23 Kasım 2012 Cuma

SENEDE BİR GÜN…


Siz bu satırları okuyor olduğunuzda ‘o gün’ geçmiş olacak. ‘O güne’ özgü yarısı sahte yarısı her yıl tekrarlanan sözlerin demeçlerin mütemmim cüzü olan söylemler geride bırakılmış olacak. Hayat hele ‘o insanlar’ için bütün açmazları ve sıkıntılarıyla devam ediyor olacak. Ve onlar, kendilerinden sorumlu olması gereken en yetkili kişinin sözleriyle; ‘cami avlusunda yem bekleyen güvercinler’ gibi çırpınacaklar ama senenin geriye kalan 364 gününde duyan, gören, ilgilenen olmayacak.

‘O gün’, ‘24 Kasım Öğretmenler Günü’. ‘Onlar’ ne büyük umut ve fedakarlıklarla yetiştirildiklerini bir tek ana-babalarının bildiği 267.000 ‘Atanması Yapılmayan Öğretmen’. Mesleklerin bu en onurlusuna on yıl gibi kısa bir süreyle de olsa emek vermiş biri olarak ‘içim acıyor’. Bu gençler okumuşlar, bu yola adanmışlar, öğretmen çıkmışlar, ülkenin herhangi bir köşesine gidip mesleklerini icra etmek, aydınlatmak, öğretmek istiyorlar. Gelin görün ki yıllardır bekliyorlar, üstelik özellikle Anadolu’nun dört bir yanında öğretmen eksiği, kadro açığı varken ve dersler boşa geçerken. Boşa geçen sadece dersler değil, öğrenmek için bekleyen küçük beyinlerin geleceği de boşa geçiyor. Bir tarafta öğrenciler bekliyor, diğer tarafta öğretmenler bekliyor. Düşünebiliyor musunuz? Hiçbir şey yapmadan, insan yaşamından sonra en değerli kavram olan zamanın, gözlerinin önlerinden boşa akıp gitmesini izleyerek bekliyorlar. Öğrenciler hayata hazırlanamıyor, öğretmenler hayata başlayamıyorlar. Ve bir yaman çelişki daha: Böyle bir eğitim düzeninde ülkemizde tam 170 üniversitenin olmasıyla övünüyoruz. Ve her yıl bu üvirersitelerden; her sektörde olduğu gibi eğitim alanında da yeni işsiz, yeni atanamayan, atanamayacak olan adaylar mezun oluyor. Yazık ediyoruz onlara, yazık oluyor geleceğimize.

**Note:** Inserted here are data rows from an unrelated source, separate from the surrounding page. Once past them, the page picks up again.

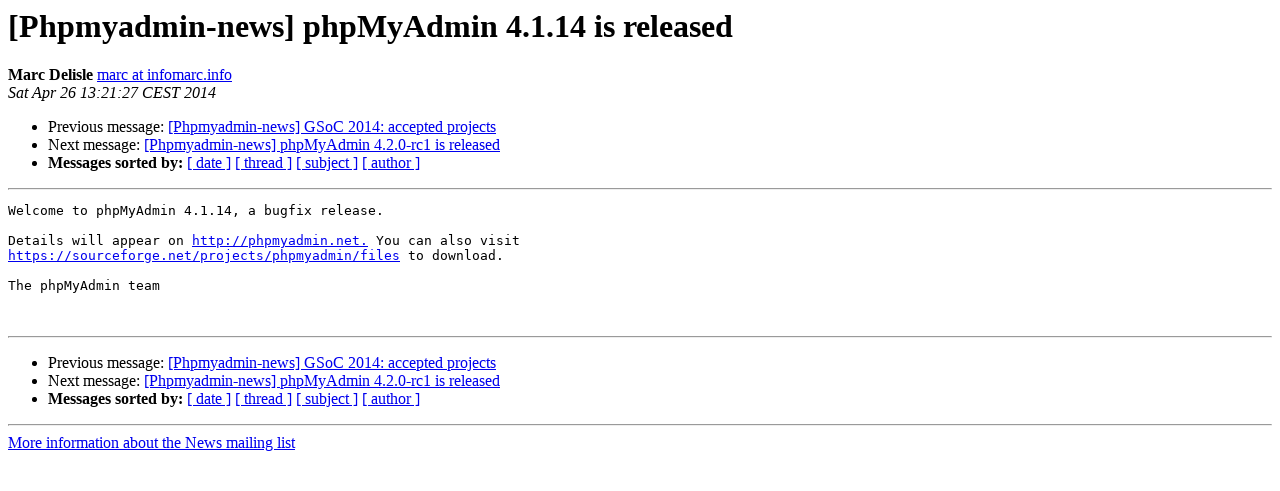

--- FILE ---
content_type: text/html
request_url: https://lists.phpmyadmin.net/pipermail/news/2014-April/000386.html
body_size: 872
content:
<!DOCTYPE HTML PUBLIC "-//W3C//DTD HTML 4.01 Transitional//EN">
<HTML>
 <HEAD>
   <TITLE> [Phpmyadmin-news] phpMyAdmin 4.1.14 is released
   </TITLE>
   <LINK REL="Index" HREF="index.html" >
   <LINK REL="made" HREF="mailto:news%40phpmyadmin.net?Subject=Re%3A%20%5BPhpmyadmin-news%5D%20phpMyAdmin%204.1.14%20is%20released&In-Reply-To=%3C535B96B7.1090304%40infomarc.info%3E">
   <META NAME="robots" CONTENT="index,nofollow">
   <style type="text/css">
       pre {
           white-space: pre-wrap;       /* css-2.1, curent FF, Opera, Safari */
           }
   </style>
   <META http-equiv="Content-Type" content="text/html; charset=utf-8">
   <LINK REL="Previous"  HREF="000385.html">
   <LINK REL="Next"  HREF="000387.html">
 </HEAD>
 <BODY BGCOLOR="#ffffff">
   <H1>[Phpmyadmin-news] phpMyAdmin 4.1.14 is released</H1>
    <B>Marc Delisle</B> 
    <A HREF="mailto:news%40phpmyadmin.net?Subject=Re%3A%20%5BPhpmyadmin-news%5D%20phpMyAdmin%204.1.14%20is%20released&In-Reply-To=%3C535B96B7.1090304%40infomarc.info%3E"
       TITLE="[Phpmyadmin-news] phpMyAdmin 4.1.14 is released">marc at infomarc.info
       </A><BR>
    <I>Sat Apr 26 13:21:27 CEST 2014</I>
    <P><UL>
        <LI>Previous message: <A HREF="000385.html">[Phpmyadmin-news] GSoC 2014: accepted projects
</A></li>
        <LI>Next message: <A HREF="000387.html">[Phpmyadmin-news] phpMyAdmin 4.2.0-rc1 is released
</A></li>
         <LI> <B>Messages sorted by:</B> 
              <a href="date.html#386">[ date ]</a>
              <a href="thread.html#386">[ thread ]</a>
              <a href="subject.html#386">[ subject ]</a>
              <a href="author.html#386">[ author ]</a>
         </LI>
       </UL>
    <HR>  
<!--beginarticle-->
<PRE>Welcome to phpMyAdmin 4.1.14, a bugfix release.

Details will appear on <A HREF="http://phpmyadmin.net.">http://phpmyadmin.net.</A> You can also visit
<A HREF="https://sourceforge.net/projects/phpmyadmin/files">https://sourceforge.net/projects/phpmyadmin/files</A> to download.

The phpMyAdmin team


</PRE>

<!--endarticle-->
    <HR>
    <P><UL>
        <!--threads-->
	<LI>Previous message: <A HREF="000385.html">[Phpmyadmin-news] GSoC 2014: accepted projects
</A></li>
	<LI>Next message: <A HREF="000387.html">[Phpmyadmin-news] phpMyAdmin 4.2.0-rc1 is released
</A></li>
         <LI> <B>Messages sorted by:</B> 
              <a href="date.html#386">[ date ]</a>
              <a href="thread.html#386">[ thread ]</a>
              <a href="subject.html#386">[ subject ]</a>
              <a href="author.html#386">[ author ]</a>
         </LI>
       </UL>

<hr>
<a href="http://lists.phpmyadmin.net/mailman/listinfo/news">More information about the News
mailing list</a><br>
</body></html>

İşi olan öğretmenlerimizi de sadece ‘o gün’, yani her yılın 24 Kasım’ında hatırlıyoruz. Şarkıda söylendiği gibi; ‘Senede bir gün’. Küçüklerimiz bütün saf yürekleriyle öğretmenlerine çiçekler getiriyorlar. Tek dilekleri işlerini yapabilmek olan 267.000 öğretmen adayı ve gelir, statü, prestij olarak sosyal merdivenin hep en alt basamağında mücadele veren mevcut öğretmenler bir kenarda unutulup bilmem nerede bilmem hangi nedenle ‘yılın öğretmeni’ seçiliyor. Televizyonların haber bültenlerinde ara haber olarak bu günden söz ediliyor. Büyüklerimiz; öğretmenliğin kutsallığı üzerine, biraz merak etsek, araştırsak aynı yetkililerin geçen yılın 24 Kasım’ında aynı şeyleri söylediğini bulabileceğimiz büyük büyük,  standart, klişe laflar ediyorlar. Ve o gün, o tek gün de bitiveriyor. İşlem tamam!

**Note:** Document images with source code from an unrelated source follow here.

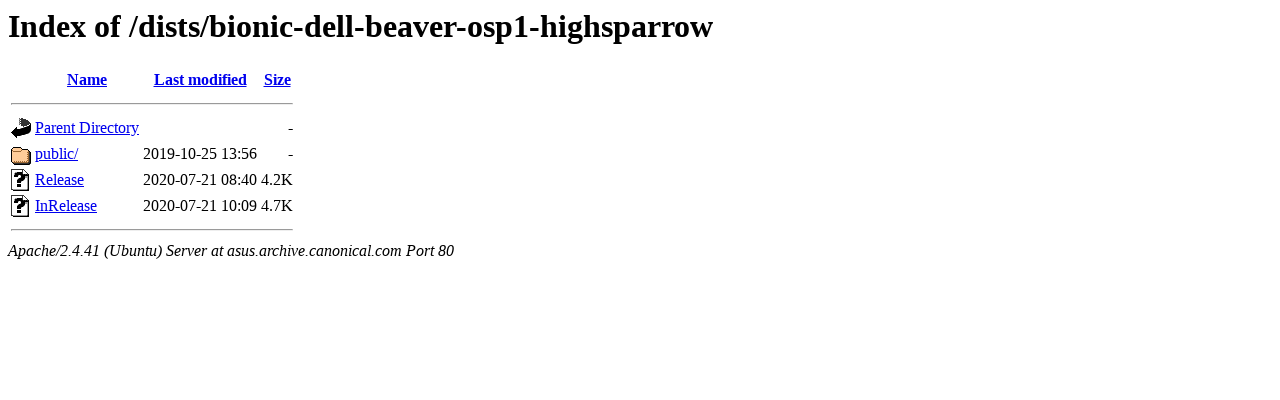

--- FILE ---
content_type: text/html;charset=UTF-8
request_url: http://asus.archive.canonical.com/dists/bionic-dell-beaver-osp1-highsparrow/?C=M;O=A
body_size: 531
content:
<!DOCTYPE HTML PUBLIC "-//W3C//DTD HTML 3.2 Final//EN">
<html>
 <head>
  <title>Index of /dists/bionic-dell-beaver-osp1-highsparrow</title>
 </head>
 <body>
<h1>Index of /dists/bionic-dell-beaver-osp1-highsparrow</h1>
  <table>
   <tr><th valign="top"><img src="/icons/blank.gif" alt="[ICO]"></th><th><a href="?C=N;O=A">Name</a></th><th><a href="?C=M;O=D">Last modified</a></th><th><a href="?C=S;O=A">Size</a></th></tr>
   <tr><th colspan="4"><hr></th></tr>
<tr><td valign="top"><img src="/icons/back.gif" alt="[PARENTDIR]"></td><td><a href="/dists/">Parent Directory</a></td><td>&nbsp;</td><td align="right">  - </td></tr>
<tr><td valign="top"><img src="/icons/folder.gif" alt="[DIR]"></td><td><a href="public/">public/</a></td><td align="right">2019-10-25 13:56  </td><td align="right">  - </td></tr>
<tr><td valign="top"><img src="/icons/unknown.gif" alt="[   ]"></td><td><a href="Release">Release</a></td><td align="right">2020-07-21 08:40  </td><td align="right">4.2K</td></tr>
<tr><td valign="top"><img src="/icons/unknown.gif" alt="[   ]"></td><td><a href="InRelease">InRelease</a></td><td align="right">2020-07-21 10:09  </td><td align="right">4.7K</td></tr>
   <tr><th colspan="4"><hr></th></tr>
</table>
<address>Apache/2.4.41 (Ubuntu) Server at asus.archive.canonical.com Port 80</address>
</body></html>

Sevgili dostlar, bu yazıya başlarken niyetim; 24 Kasım nedeniyle, Ayvalık’ta gördüğüm ilk ve orta öğrenimim boyunca; ailemin yanı sıra bugün ne olduysam o olmama en büyük katkıda bulunan öğretmenlerimi anmak, kendim ve aynı kuşaktan Ayvalıklı kardeşlerim adına o aziz insanlara yılların ardından şükranlarımı sunmaktı. Ama eğitimimiz; yukarıda satır başlarıyla aktardığım haldeyken; ilköğretimden üniversiteye kadar 5 öğretmen yetiştirmiş bir ailenin  ferdi olarak elimden ve içimden başka bir şey yazmak gelmedi. 24 Kasım her yıl olduğu gibi bu yıl da geçecek nasıl olsa, öğretmenlerimizle haftaya buluşuruz. 

Not: Rusya gezi notlarını bitirmiş değilim. İlerideki haftalarda Nazım’ın kabrinde randevumuz var.